__本文抜粋__
2. Aさんが代理として父親Bさん名義の土地の賃貸借契約を締結すること
  問題
 Aさんが父Bさんの代理として甲土地の賃貸借契約を締結するためには、成年後見人として裁判所に選任される必要がある。
  対策
 父Bさんは重度意識障害のため、Aさんが父Bさんの同意を得て任意後見人となるのは難しいと考えられるため、裁判所の審判により選任される、法定後見人となる手続きを取る。

3. 生産緑地の農地以外の利用可否、生産緑地の解除可否
  問題
 原則として、生産緑地の農地以外への転用は認められていない。しかし、例外として以下のいずれかに該当する場合、生産緑地の解除が可能となる。
 (1) 生産緑地指定後30年経過した場合
 (2) 病気などの理由で農業に従事できなくなった場合
 (3) 本人が死亡し、相続人が農業に従事しない場合
本問では父Bさんが重度の意識障害、母Cさんが寝たきりということで、(2)に該当する可能性がある。

データセットの項目:
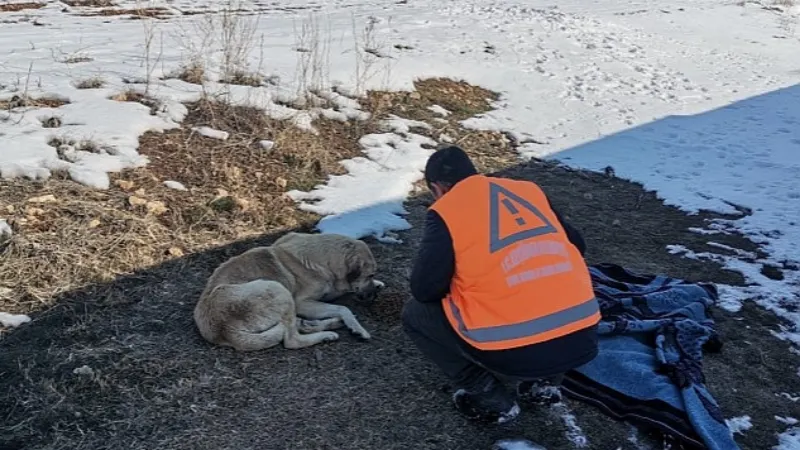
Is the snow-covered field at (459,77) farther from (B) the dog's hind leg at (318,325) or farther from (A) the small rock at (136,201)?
(B) the dog's hind leg at (318,325)

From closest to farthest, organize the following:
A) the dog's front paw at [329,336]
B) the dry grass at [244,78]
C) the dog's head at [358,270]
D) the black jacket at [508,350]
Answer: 1. the black jacket at [508,350]
2. the dog's front paw at [329,336]
3. the dog's head at [358,270]
4. the dry grass at [244,78]

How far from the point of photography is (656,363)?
4.57 m

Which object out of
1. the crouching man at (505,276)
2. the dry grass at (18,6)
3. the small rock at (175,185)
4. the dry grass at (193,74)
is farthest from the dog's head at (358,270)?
the dry grass at (18,6)

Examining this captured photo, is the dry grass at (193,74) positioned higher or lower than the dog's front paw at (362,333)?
higher

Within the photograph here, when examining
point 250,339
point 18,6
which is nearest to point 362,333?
point 250,339

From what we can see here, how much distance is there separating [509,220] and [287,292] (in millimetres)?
1827

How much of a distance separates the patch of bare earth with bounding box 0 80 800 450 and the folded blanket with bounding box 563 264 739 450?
16 centimetres

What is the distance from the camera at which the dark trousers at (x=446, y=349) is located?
4.11 meters

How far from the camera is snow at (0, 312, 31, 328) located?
15.5 ft

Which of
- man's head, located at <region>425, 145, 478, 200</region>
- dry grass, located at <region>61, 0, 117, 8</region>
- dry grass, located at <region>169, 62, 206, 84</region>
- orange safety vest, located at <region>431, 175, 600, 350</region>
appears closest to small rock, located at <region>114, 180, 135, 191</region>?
dry grass, located at <region>169, 62, 206, 84</region>

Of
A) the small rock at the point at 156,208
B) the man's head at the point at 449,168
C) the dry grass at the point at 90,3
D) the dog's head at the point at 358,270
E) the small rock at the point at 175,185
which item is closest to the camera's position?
the man's head at the point at 449,168

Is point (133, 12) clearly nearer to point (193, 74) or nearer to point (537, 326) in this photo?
point (193, 74)

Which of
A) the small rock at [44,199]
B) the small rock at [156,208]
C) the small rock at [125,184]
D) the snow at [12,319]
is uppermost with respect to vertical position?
the small rock at [44,199]

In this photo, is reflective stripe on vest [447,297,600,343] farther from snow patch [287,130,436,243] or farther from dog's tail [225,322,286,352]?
snow patch [287,130,436,243]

__取り組む課題__
上の生産緑地と成年後見に関する解説文を、最後の文の後から書き継げ。

__課題への回答__
  対策
 生産緑地解除のために、まずは市町村に生産緑地買取請求を行う必要がある。市町村が買取請求に応じない・他者への買取斡旋が不調、となった場合に、生産緑地の解除が可能となるため、申請から解除までには数ヶ月程度を要する。

4. 甲土地全体でのガソリンスタンドとコンビニエンスストアとしての利用可否
  概要
 市街化調整区域は、市街化を抑制する地域とされており、原則開発行為は許可されないが、ガソリンスタンドやコンビニエンスストアといった、周辺地域の居住者の日常生活に必要な物品や主要道路を走行する車両に関するサービスを提供する目的であれば、許可される。

5. 定期借地権の検討
 概要
 定期借地権とは、契約の更新がなく、借地契約満了後に借主が土地を所有者に返還する制度。
 普通借地権の場合、原則として所有者は借主からの借地契約の更新を拒否できないため、一度土地を返すと戻ってこないケースが多かったため、定期借地権制度が制定された。
 本問での「事業用定期借地権」の場合、契約期間は10年以上50年未満、契約は公正証書、期間満了後土地は更地にして返還する。

●FPと関連法規
 相続・遺産分割等に関わる具体的な法律問題に関しては、弁護士を紹介し、具体的な税金の質問等に関しては、税理士を紹介すべきです。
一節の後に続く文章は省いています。